I wrote about the effect of the long period of low flow in the River Wear a few weeks ago (see “Summertime Blues …”) and have, now, completed two dioramas depicting the state of the river in the main channel and in a filamentous algae-dominated backwater. The first of these is dominated by free-living green algae, either single cells or coenobia (see note at end), which is a big contrast to the situation I recorded two months earlier when the assemblage was dominated by diatoms, with patches of filamentous green algae (see “Spring comes slowly up this way” and “A question of scale”).
I sent a small sample of the Wolsingham biofilm to Dave John for his opinion on the green algae, and he sent back a list with twenty one different green algae that he had found. Fortunately, this confirmed my own original list, with Keratococcus bicaudatus, Scenedesmus, Desmodesmus and Monoraphidium all featuring. He also commented that Keratococcus is hard to differentiate from Chlorolobium (which is also in his list) and that most of the green alga on his list are usually considered to be planktonic (Keratococcus and Chlorolobium are exceptions) although, as my earlier post suggested, these definitely formed a distinct biofilm on the surface of stones this year in the River Wear.
A diorama showing the biofilm in the River Wear at Woslingham, July 2018. You can see coenobia of Demodesmuss communis (centre), Scenedesmus sp. (left) and Coelastrum microporum (right – half tucked behind a mineral particle, along with single cells of Keratococcus bicaudatus (upright cells) and Monoraphidium. There are also some cells of Achnanthidium minutissimum on short stalks in the foreground and a cluster of Fragilaria gracilis cells in the background.
There seems to be little hard evidence on the habit of Keratococcus and Chlorobium apart from references to a preference for benthic habitats. I have drawn them as upright cells, drawing on their similarity in form to Characium, for which there is better evidence of an upright habit (although Characium tends to grow on other algae, rather than on hard surfaces). Whereas I often have a strong sense of the three dimensional arrangement of organisms within benthic biofilms, so little has been written about the preferences of these green algae that, apart from the Keratococcus, I have had to show them as a jumble of cells and coenobia across the picture frame.
The second diorama depicts the tangle of filamentous green algae that I found in the pools beside the main channel. As I mentioned in my earlier post, these are species that I do not normally find at this site and are here, I presume, due to the long period of unusually warm weather and low flows. One difference between these communities and that captured in my first diorama is that there is a more obvious organisation of the constituents here: the Cladophora filaments, though appearing as a tangle to us, form the foundation upon which epiphytes grow directly, but also around which Melosira filaments are entangled, rather like the lianas in a tropical rain forest.
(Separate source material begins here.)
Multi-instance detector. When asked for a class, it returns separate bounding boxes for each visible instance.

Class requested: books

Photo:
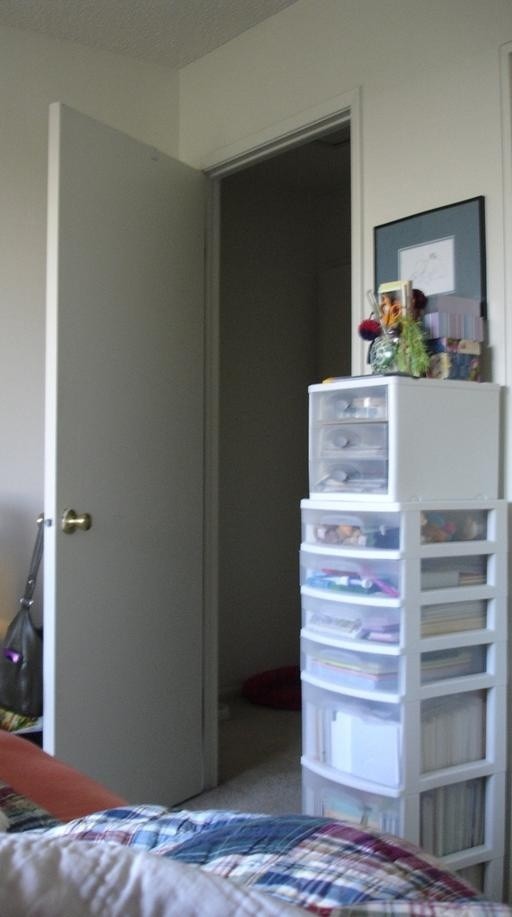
[421,606,489,854]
The quantity of diatoms around the Cladophora is so great that their brown pigments completely mask the Cladophora’s green cells but note how the density of Cocconeis cells reduces towards the tips – the youngest parts of the filaments.
Depiction of filamentous algae growing in the margins of the River Wear at Wolsingham in July 2018, showing epiphytic Cocconeis pediculus and entangled Melosira varians.
There have been some recurring themes in my posts this summer: one is that UK rivers have been behaving quite differently to previous years, due to a combination of low flows (more accurately, a lack of the scour associated with high flows) and warm, well-lit conditions. The low flows have also resulted, to some extent, in rivers becoming more physically heterogeneous, with side-pools and silty areas developing distinct assemblages of algae quite different to those encountered in the main channel. Sometimes, the sum of these effects is for rivers to look less healthy than is usually the case.
The Wear at Wolsingham is one of those sites that I like to think I know well, having visited the location so many times over the past 30 years. It is reassuring, in a rather humbling way, to know that it still has the capacity to surprise me.
Dave’s list of green algae from the Wolsingham biofilm, July 2018
Coelastrum astroideum (very small and atypical)
Coelastrum microporum (very small and atypical)
Desmococcus olivaceum (subaerial species)
A coenobium is a colony in which the cell number is fixed at the time of formation and not augmented subsequently. Coenobia are particularly common in the Chlorococcalees.